YOUR OBJECTIVE: Convert every line of the entries below into a JSON list of strings, one string per line, with blank lines omitted. Leave the pictures out of the list.

INFORMATION:
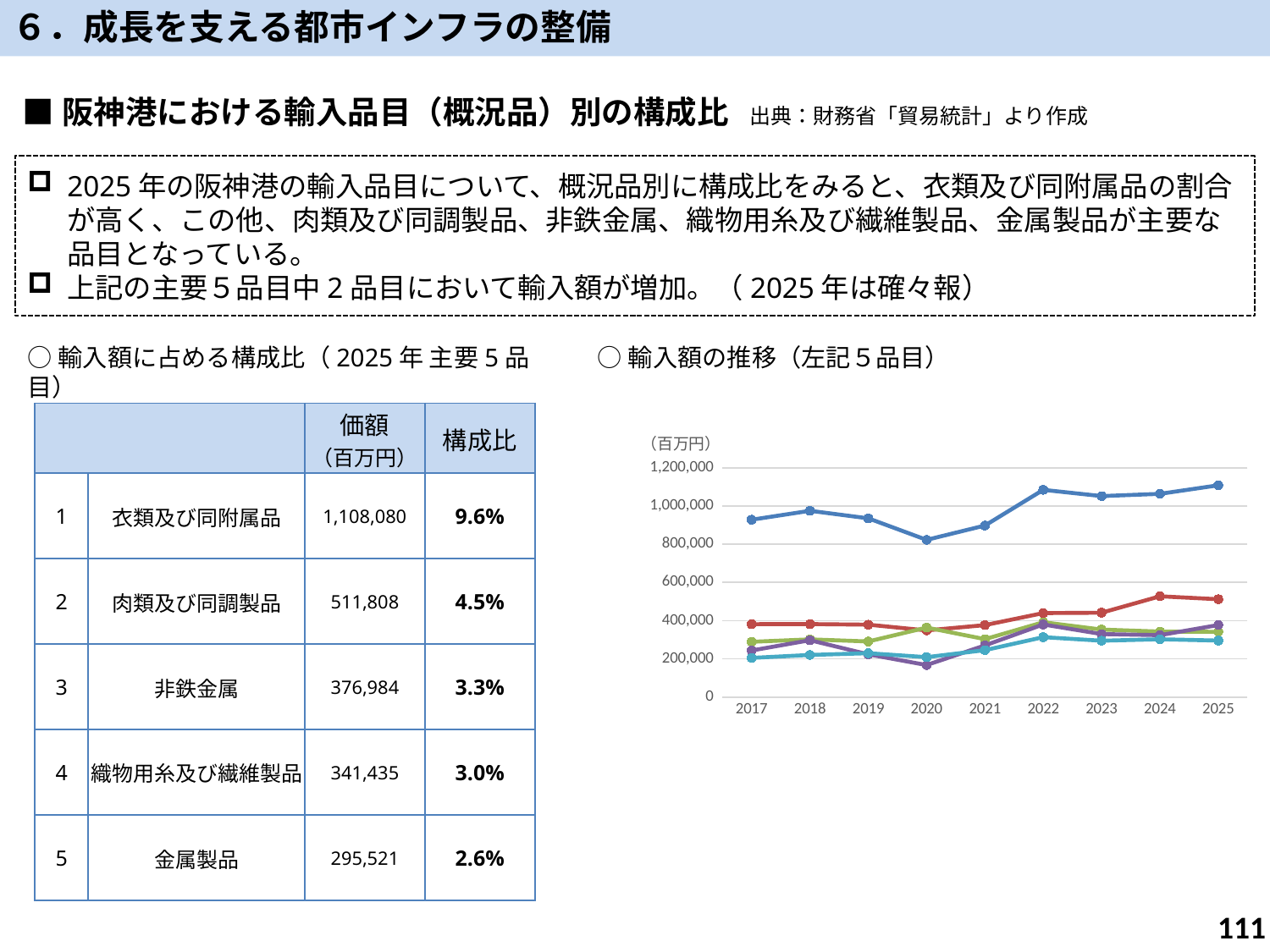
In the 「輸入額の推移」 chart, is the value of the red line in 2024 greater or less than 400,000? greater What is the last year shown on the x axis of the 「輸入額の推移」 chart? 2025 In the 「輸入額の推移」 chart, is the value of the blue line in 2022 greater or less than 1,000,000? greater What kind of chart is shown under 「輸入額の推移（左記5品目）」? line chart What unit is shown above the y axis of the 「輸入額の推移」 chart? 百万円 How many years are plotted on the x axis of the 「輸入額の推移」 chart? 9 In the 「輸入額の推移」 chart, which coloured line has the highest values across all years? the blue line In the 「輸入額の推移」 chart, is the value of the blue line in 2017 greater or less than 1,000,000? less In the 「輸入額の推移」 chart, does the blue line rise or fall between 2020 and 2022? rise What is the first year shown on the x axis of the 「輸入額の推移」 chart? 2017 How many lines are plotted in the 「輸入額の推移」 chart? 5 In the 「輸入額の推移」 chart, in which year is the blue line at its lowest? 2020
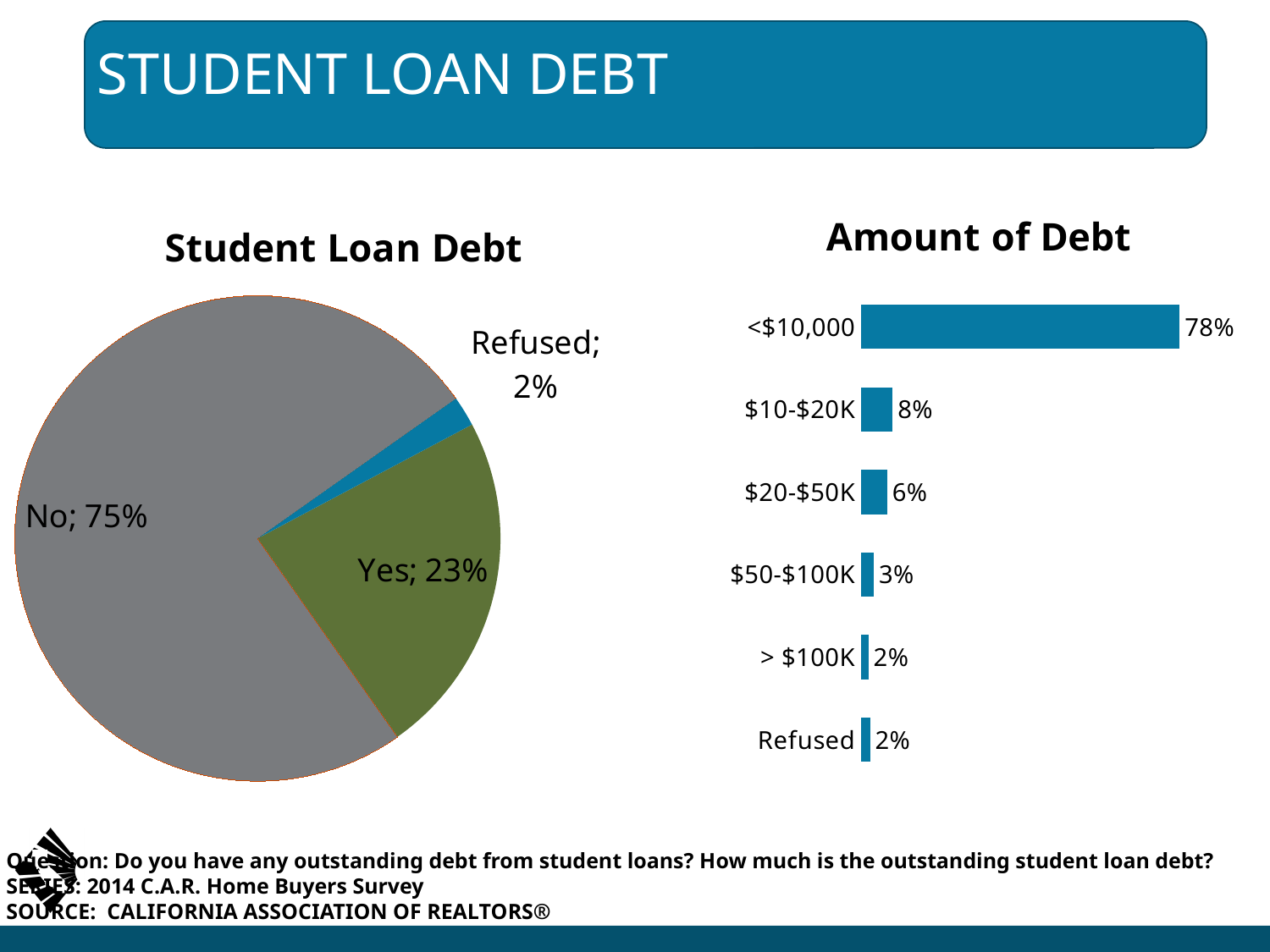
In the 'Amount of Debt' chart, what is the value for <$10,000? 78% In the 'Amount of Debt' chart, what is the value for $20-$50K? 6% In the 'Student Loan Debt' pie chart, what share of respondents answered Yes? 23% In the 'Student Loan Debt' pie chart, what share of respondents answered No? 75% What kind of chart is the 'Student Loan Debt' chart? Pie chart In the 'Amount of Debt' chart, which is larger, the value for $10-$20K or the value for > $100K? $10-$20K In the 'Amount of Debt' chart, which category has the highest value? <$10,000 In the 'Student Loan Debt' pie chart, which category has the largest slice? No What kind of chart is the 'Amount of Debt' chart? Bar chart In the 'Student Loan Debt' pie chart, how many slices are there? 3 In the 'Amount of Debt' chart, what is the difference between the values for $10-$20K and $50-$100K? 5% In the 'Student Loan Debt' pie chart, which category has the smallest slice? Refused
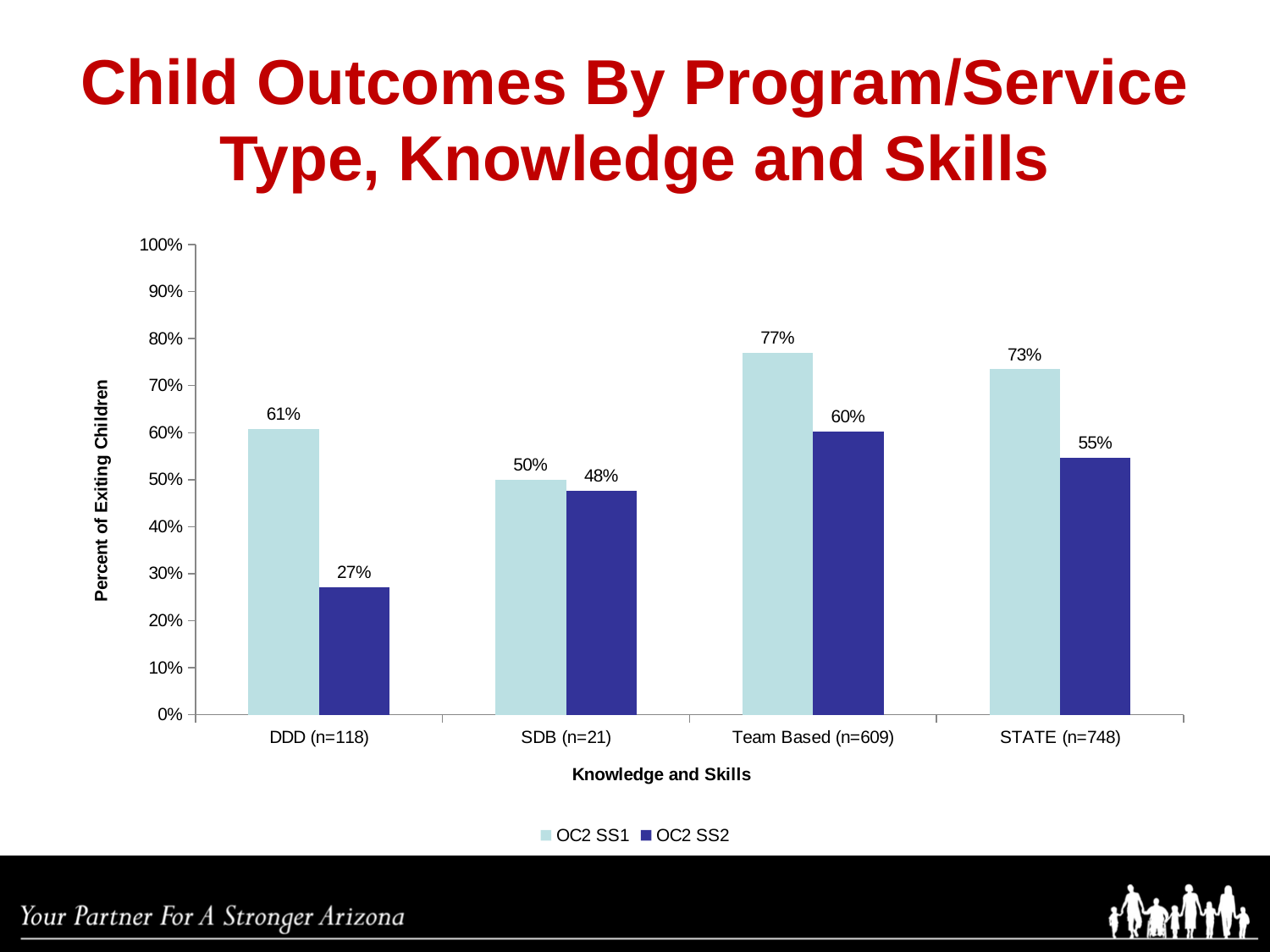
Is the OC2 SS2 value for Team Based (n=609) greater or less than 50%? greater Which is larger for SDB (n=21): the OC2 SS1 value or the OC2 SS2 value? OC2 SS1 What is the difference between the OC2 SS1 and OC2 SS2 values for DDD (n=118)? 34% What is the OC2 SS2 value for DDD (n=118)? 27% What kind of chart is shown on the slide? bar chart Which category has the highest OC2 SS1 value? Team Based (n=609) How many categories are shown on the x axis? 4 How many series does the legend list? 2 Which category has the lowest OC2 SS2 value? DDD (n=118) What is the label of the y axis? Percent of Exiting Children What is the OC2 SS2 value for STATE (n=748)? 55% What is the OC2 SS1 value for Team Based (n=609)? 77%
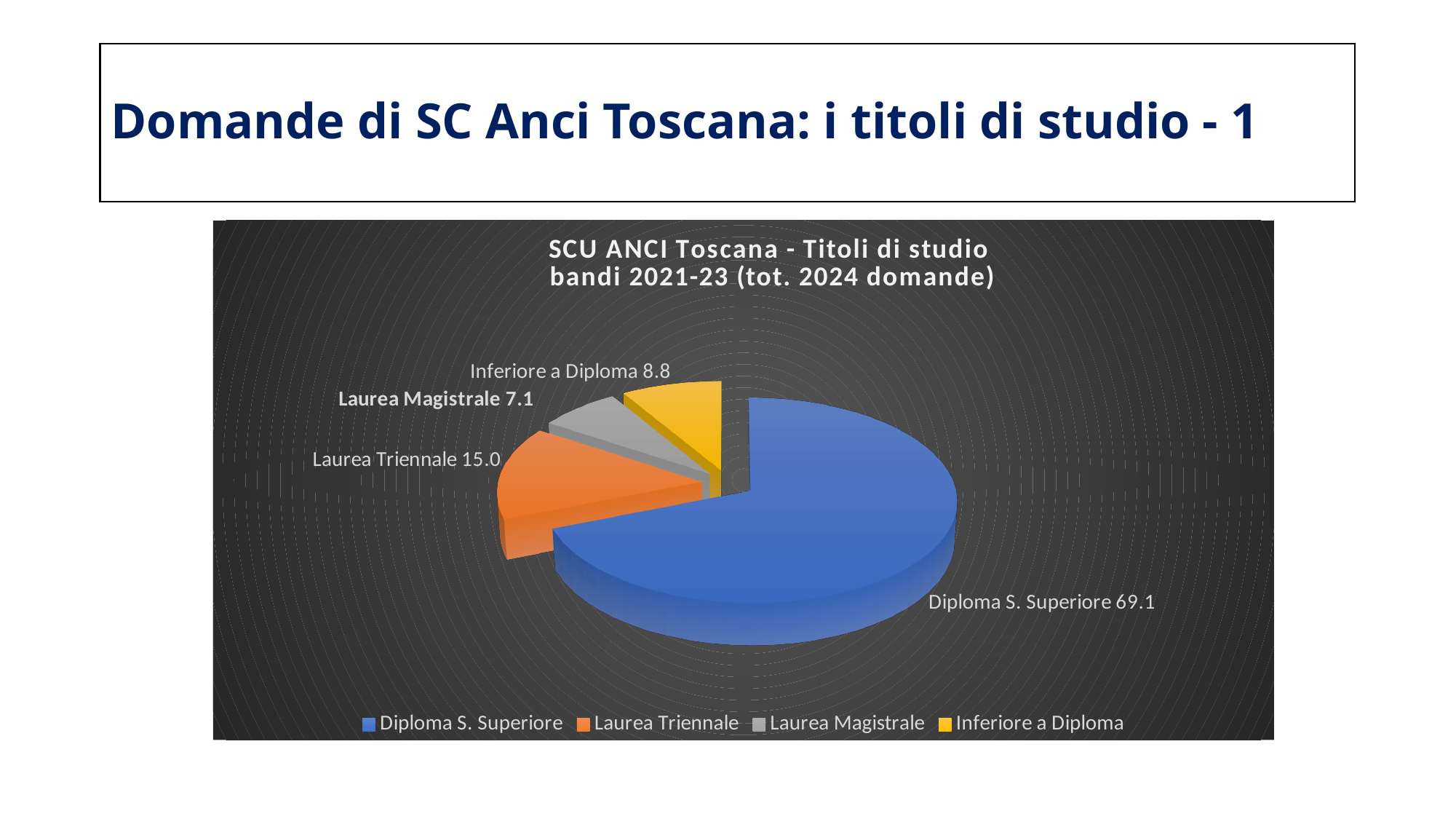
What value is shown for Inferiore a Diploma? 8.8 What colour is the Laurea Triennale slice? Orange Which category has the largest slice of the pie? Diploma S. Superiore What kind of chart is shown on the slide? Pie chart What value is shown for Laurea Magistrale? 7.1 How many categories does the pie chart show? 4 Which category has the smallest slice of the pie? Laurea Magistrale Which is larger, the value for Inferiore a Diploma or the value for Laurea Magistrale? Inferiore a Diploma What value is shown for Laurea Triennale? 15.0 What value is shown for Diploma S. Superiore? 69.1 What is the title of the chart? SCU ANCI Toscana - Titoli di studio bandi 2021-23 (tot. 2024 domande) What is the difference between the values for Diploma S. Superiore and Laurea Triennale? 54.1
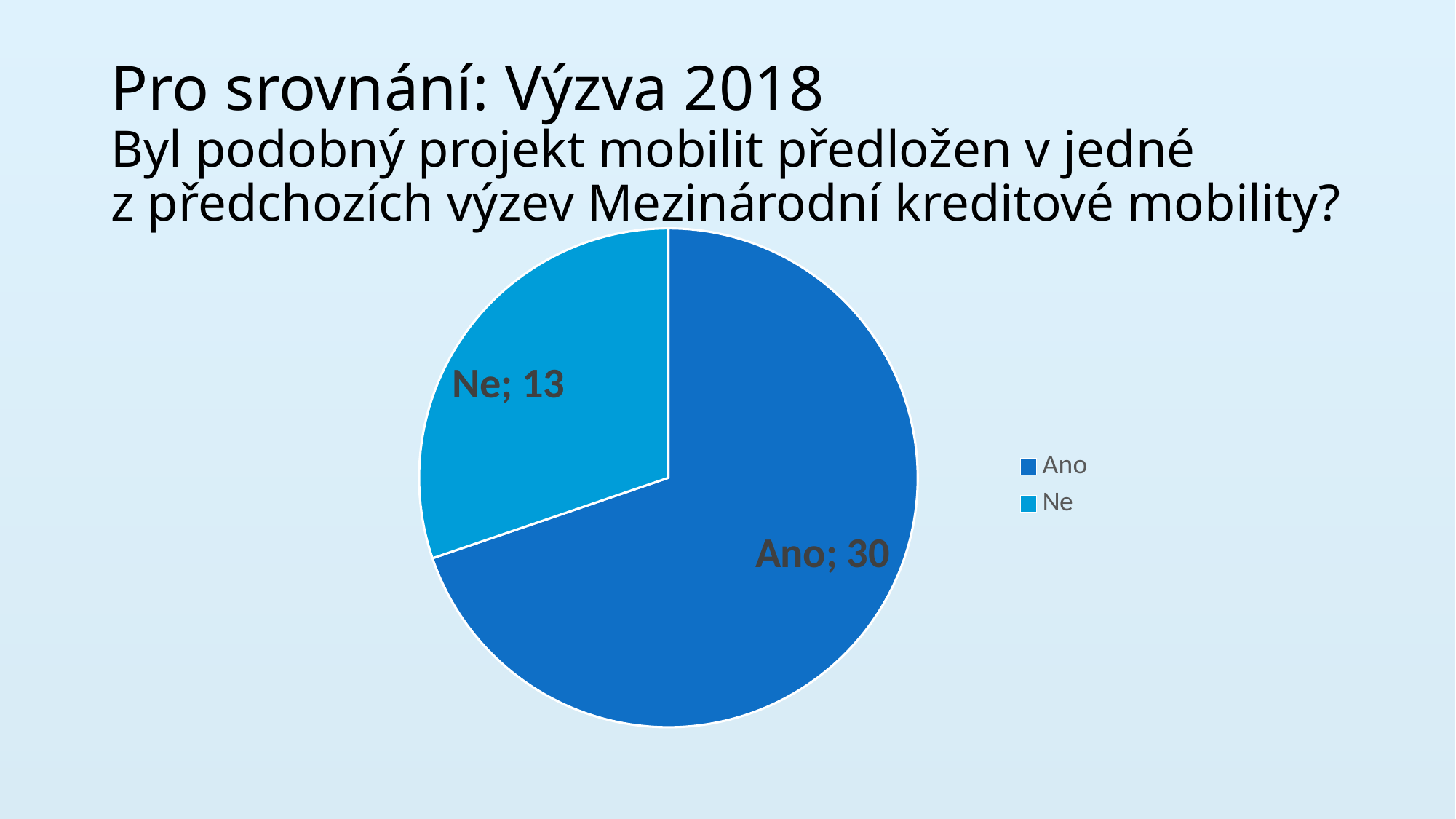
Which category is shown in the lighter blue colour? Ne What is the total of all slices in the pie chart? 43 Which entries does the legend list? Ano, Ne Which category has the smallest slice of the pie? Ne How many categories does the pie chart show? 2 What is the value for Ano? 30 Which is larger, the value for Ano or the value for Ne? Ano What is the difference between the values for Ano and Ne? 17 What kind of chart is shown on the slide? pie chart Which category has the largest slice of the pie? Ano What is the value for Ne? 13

WRITTEN RESPONSE:
[
  "In the 「輸入額の推移」 chart, is the value of the red line in 2024 greater or less than 400,000? greater What is the last year shown on the x axis of the 「輸入額の推移」 chart? 2025 In the 「輸入額の推移」 chart, is the value of the blue line in 2022 greater or less than 1,000,000? greater What kind of chart is shown under 「輸入額の推移（左記5品目）」? line chart What unit is shown above the y axis of the 「輸入額の推移」 chart? 百万円 How many years are plotted on the x axis of the 「輸入額の推移」 chart? 9 In the 「輸入額の推移」 chart, which coloured line has the highest values across all years? the blue line In the 「輸入額の推移」 chart, is the value of the blue line in 2017 greater or less than 1,000,000? less In the 「輸入額の推移」 chart, does the blue line rise or fall between 2020 and 2022? rise What is the first year shown on the x axis of the 「輸入額の推移」 chart? 2017 How many lines are plotted in the 「輸入額の推移」 chart? 5 In the 「輸入額の推移」 chart, in which year is the blue line at its lowest? 2020",
  "In the 'Amount of Debt' chart, what is the value for <$10,000? 78% In the 'Amount of Debt' chart, what is the value for $20-$50K? 6% In the 'Student Loan Debt' pie chart, what share of respondents answered Yes? 23% In the 'Student Loan Debt' pie chart, what share of respondents answered No? 75% What kind of chart is the 'Student Loan Debt' chart? Pie chart In the 'Amount of Debt' chart, which is larger, the value for $10-$20K or the value for > $100K? $10-$20K In the 'Amount of Debt' chart, which category has the highest value? <$10,000 In the 'Student Loan Debt' pie chart, which category has the largest slice? No What kind of chart is the 'Amount of Debt' chart? Bar chart In the 'Student Loan Debt' pie chart, how many slices are there? 3 In the 'Amount of Debt' chart, what is the difference between the values for $10-$20K and $50-$100K? 5% In the 'Student Loan Debt' pie chart, which category has the smallest slice? Refused",
  "Is the OC2 SS2 value for Team Based (n=609) greater or less than 50%? greater Which is larger for SDB (n=21): the OC2 SS1 value or the OC2 SS2 value? OC2 SS1 What is the difference between the OC2 SS1 and OC2 SS2 values for DDD (n=118)? 34% What is the OC2 SS2 value for DDD (n=118)? 27% What kind of chart is shown on the slide? bar chart Which category has the highest OC2 SS1 value? Team Based (n=609) How many categories are shown on the x axis? 4 How many series does the legend list? 2 Which category has the lowest OC2 SS2 value? DDD (n=118) What is the label of the y axis? Percent of Exiting Children What is the OC2 SS2 value for STATE (n=748)? 55% What is the OC2 SS1 value for Team Based (n=609)? 77%",
  "What value is shown for Inferiore a Diploma? 8.8 What colour is the Laurea Triennale slice? Orange Which category has the largest slice of the pie? Diploma S. Superiore What kind of chart is shown on the slide? Pie chart What value is shown for Laurea Magistrale? 7.1 How many categories does the pie chart show? 4 Which category has the smallest slice of the pie? Laurea Magistrale Which is larger, the value for Inferiore a Diploma or the value for Laurea Magistrale? Inferiore a Diploma What value is shown for Laurea Triennale? 15.0 What value is shown for Diploma S. Superiore? 69.1 What is the title of the chart? SCU ANCI Toscana - Titoli di studio bandi 2021-23 (tot. 2024 domande) What is the difference between the values for Diploma S. Superiore and Laurea Triennale? 54.1",
  "Which category is shown in the lighter blue colour? Ne What is the total of all slices in the pie chart? 43 Which entries does the legend list? Ano, Ne Which category has the smallest slice of the pie? Ne How many categories does the pie chart show? 2 What is the value for Ano? 30 Which is larger, the value for Ano or the value for Ne? Ano What is the difference between the values for Ano and Ne? 17 What kind of chart is shown on the slide? pie chart Which category has the largest slice of the pie? Ano What is the value for Ne? 13"
]